READING TEXT »
--- Start ---

It was a tumultuous year. In July, the French and Continental furniture division was shut down, and in December Ms. MacBain departed. A month later, LVMH completed its financial pullout, with Mr. de Pury and Ms. Luxembourg purchasing the remaining 27.5 percent of the shares. There were layoffs—mostly of administrative staff—and the company left its posh 57th Street building for a warehouse-like space on 15th Street in Chelsea. In early 2004, Ms. Luxembourg left to start her own firm as a private dealer. She sold her stake in Phillips to Mr. de Pury, and the company’s name changed once again, to Phillips de Pury & Co.

Under Mr. de Pury’s leadership, the house, holding sales in photography, design and contemporary art, has turned its focus in large part to young artists—and young collectors. To tempt newbie buyers, he introduced the Saturday@Phillips sales, with lots that started at a mere $500 and were capped off at $20,000. In October 2006, the height of the market boom, during the annual Frieze Art Fair in London, Phillips opened a 40,000-square-foot space there. Without the high overhead and bureaucracies of the big two, Sotheby’s and Christie’s, Phillips has been able to be a bit more nimble. At Mr. de Pury’s direction, the company began representing the estates of deceased photographers Guy Bourdin and Helmut Newton, as well as a living one, Annie Leibovitz.

But in fall 2008, with the onset of the global financial meltdown, Phillips, like the other auction houses, stopped offering guarantees—financial agreements with consignors that essentially ensure that an artwork will sell—and grim results followed, along with speculation that the company’s days were numbered. Mr. de Pury, however, always seemed able to pull something out of his hat to help keep the company afloat. Along the way, he made some unconventional arrangements, such as one with London’s Saatchi Gallery whereby Phillips sponsored the gallery in becoming admission-free and proprietor Charles Saatchi apparently informally agreed to consign artworks he wanted to sell to Phillips.

When the financial crisis hit, Phillips was still, as The Art Newspaper put it at the time, “a private company majority owned by Simon de Pury and ten partners.” In November 2008, the company announced that a majority stake had been sold to the Russian luxury goods company Mercury Group; Portfolio magazine reported that some $60 million was rumored to have changed hands. Shortly after acquiring its shares, Mercury brought in Bernd Runge, formerly of Condé Nast, and at one time a spy for the East German Stasi secret police, as CEO. (Mr. Runge stepped down to an advisory position when Mr. McGinnis was promoted to CEO in October 2012.) Those guarantees returned. In November 2010, Phillips opened new headquarters at 450 Park Avenue with an eyebrow-raising contemporary art auction called “Carte Blanche,” with lots handpicked by art adviser and former Christie’s department head Philippe Ségalot.

--- End ---

REQUIRED TASKS »
1. According to the account of the Phillips auction house, at what address did Phillips open its new headquarters in November 2010?
2. Carry the history of the Phillips auction house forward, starting right after its final sentence.

GIVEN DATA »

--- Start ---

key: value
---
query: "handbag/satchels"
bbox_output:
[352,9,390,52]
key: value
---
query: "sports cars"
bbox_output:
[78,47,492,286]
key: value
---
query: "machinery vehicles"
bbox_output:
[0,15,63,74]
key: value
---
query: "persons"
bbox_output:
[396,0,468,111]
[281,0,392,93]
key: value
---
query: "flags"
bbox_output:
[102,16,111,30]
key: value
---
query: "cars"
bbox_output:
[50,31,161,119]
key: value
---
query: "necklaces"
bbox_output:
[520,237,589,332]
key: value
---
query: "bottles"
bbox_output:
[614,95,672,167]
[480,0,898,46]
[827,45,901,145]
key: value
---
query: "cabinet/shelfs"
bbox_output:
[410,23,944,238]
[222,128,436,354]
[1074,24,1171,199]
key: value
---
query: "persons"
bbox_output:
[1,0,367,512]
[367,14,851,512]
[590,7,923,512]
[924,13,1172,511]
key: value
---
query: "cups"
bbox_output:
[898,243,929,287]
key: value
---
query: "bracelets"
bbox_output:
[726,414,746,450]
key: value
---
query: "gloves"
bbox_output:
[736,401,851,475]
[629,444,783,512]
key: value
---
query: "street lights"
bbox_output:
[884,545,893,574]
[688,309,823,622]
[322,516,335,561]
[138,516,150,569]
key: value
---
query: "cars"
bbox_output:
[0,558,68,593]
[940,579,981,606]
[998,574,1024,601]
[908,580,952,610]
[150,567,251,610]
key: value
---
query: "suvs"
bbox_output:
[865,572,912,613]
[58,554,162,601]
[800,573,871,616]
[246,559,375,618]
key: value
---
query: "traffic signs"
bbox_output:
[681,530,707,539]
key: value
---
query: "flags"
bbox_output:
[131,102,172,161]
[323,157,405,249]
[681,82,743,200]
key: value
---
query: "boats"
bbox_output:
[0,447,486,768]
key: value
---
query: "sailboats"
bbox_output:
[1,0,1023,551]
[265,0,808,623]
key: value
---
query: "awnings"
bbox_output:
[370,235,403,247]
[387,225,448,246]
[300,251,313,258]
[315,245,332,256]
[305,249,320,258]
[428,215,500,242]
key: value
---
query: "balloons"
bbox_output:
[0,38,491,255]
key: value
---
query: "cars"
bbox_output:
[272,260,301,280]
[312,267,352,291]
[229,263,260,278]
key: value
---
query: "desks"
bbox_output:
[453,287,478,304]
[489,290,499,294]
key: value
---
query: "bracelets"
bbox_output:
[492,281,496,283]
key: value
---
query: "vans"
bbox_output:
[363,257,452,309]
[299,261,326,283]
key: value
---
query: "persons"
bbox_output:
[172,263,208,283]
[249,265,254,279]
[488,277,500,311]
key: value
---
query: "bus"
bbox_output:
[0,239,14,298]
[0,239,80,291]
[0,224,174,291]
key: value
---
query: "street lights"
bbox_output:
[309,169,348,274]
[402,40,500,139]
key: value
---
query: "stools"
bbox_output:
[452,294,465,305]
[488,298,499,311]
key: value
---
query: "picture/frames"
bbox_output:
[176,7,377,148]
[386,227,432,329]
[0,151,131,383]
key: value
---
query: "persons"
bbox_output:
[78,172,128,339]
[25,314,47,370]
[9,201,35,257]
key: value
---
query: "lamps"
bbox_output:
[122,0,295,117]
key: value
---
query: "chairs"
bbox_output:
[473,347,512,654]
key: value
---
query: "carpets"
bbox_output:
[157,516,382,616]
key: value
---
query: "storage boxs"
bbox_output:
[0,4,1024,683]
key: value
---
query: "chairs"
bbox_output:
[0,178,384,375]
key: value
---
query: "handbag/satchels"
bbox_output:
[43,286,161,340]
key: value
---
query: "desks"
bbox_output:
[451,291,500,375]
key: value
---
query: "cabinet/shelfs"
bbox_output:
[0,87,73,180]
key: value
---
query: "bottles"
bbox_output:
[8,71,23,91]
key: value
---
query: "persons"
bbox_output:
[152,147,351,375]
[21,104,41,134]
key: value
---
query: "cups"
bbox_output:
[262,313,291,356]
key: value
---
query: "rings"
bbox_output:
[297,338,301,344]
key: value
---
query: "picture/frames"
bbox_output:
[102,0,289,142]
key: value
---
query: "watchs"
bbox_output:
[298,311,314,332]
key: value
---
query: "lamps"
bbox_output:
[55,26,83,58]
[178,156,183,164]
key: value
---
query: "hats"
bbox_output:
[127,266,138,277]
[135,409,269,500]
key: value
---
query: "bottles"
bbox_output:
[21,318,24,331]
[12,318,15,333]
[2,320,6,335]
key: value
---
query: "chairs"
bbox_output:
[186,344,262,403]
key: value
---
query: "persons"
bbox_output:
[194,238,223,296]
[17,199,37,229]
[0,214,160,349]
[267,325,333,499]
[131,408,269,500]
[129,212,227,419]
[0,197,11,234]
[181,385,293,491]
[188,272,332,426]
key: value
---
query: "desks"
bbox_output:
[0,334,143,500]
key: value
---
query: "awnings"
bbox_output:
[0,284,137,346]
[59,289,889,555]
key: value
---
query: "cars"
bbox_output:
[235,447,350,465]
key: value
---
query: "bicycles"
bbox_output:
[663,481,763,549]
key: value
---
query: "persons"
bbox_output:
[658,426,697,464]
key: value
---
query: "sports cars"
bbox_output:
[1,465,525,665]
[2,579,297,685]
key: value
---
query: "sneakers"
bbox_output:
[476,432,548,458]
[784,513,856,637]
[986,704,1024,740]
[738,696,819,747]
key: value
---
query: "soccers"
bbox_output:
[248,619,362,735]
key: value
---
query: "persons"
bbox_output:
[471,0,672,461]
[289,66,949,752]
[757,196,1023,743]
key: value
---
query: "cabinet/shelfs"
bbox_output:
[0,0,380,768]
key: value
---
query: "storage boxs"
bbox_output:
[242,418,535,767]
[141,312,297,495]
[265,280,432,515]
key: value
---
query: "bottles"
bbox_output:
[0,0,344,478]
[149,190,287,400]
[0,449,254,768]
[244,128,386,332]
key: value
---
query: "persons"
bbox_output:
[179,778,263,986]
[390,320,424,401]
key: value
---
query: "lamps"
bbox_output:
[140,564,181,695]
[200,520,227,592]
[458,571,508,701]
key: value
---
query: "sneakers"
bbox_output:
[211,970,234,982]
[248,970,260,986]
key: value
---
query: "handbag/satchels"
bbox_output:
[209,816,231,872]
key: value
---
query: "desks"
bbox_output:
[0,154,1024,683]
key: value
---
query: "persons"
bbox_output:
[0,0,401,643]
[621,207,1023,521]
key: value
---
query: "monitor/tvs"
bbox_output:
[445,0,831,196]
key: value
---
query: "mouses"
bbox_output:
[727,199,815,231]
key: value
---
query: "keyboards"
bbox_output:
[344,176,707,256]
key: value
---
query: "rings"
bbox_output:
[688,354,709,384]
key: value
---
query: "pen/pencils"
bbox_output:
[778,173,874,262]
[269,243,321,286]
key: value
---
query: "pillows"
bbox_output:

--- End ---

EXERCISE ANSWERS »
1. 450 Park Avenue.

2.
AN ENERGETIC MAN in his early 60s, it seems unlikely that Mr. de Pury will leave the art world; he has spent his life in it. A 2011 profile in W magazine describes how, as a young man, the Basel, Switzerland-born Mr. de Pury wanted to be an artist, but couldn’t get a foothold with the big New York galleries like Castelli. He began his career in the art market at Sotheby’s, then became curator for the powerful collector Baron Heinrich Thyssen-Bornemisza. He returned to Sotheby’s in 1986, and worked his way up to become European chairman.

In 2006, The Art Newspaper characterized his auctioneering style as “pure theater. Bounces onto the rostrum and brawls the bids, bobbing up and down, occasionally dropping to a hoarse rasp to vary the pace. Auctions in three languages.” His speed was assessed as “breakneck. Stay alert or you’ll miss the bid.” The article praised Mr. de Pury for maintaining his confidence and professionalism during a low point for Phillips, in November 2002, just after LVMH had sold its majority stake, when he conducted an auction estimated to bring in $49 million to $62 million but that ended up totaling just $7 million.

His flair for drama has not, of course, been limited to the auction room. A June 2010 party in London for some 600 art-world insiders to celebrate his marriage to Ms. Neumeister came complete with interactive performance art by Jennifer Rubell that featured bride and groom getting ready in transparent glass dressing rooms (and Mr. de Pury smashing the glass walls of both with a hammer) and food served on unmade beds. Shortly after Mercury bought its shares, Mr. de Pury appeared in the short-lived Bravo competition reality show Work of Art, for which he served—somewhat improbably, given his European formality—as a Tim Gunn-type mentor figure.

Mr. de Pury has not announced his future plans and did not return a request for comment (a tweet he sent out on New Year’s Eve seems to indicate that he spent the holiday in Punta del Este, Uruguay), but it is hard to imagine him putting down the gavel for good. It seems likely he will at the very least continue conducting sales for charity. During his time at Phillips, he became well-known for his dramatic performances on the charity auction circuit, notably at the annual summer fund-raiser for Robert Wilson’s Watermill Center in the Hamptons. And then there are his creative pursuits, such as his regular deejaying and his photographs, which he has shown most recently at luxe retailer Colette in Paris.

As for who will replace Mr. de Pury as chief auctioneer, “we are considering the options,” Mr. McGinnis said. “We have some good ideas.” Asked whether Ms. Neumeister would be replaced, he said that Phillips is “always looking for talents who can add a benefit in terms of revenue. It’s not an objective to replace anybody,” but there is an interest in hiring “people who can bring in key business.”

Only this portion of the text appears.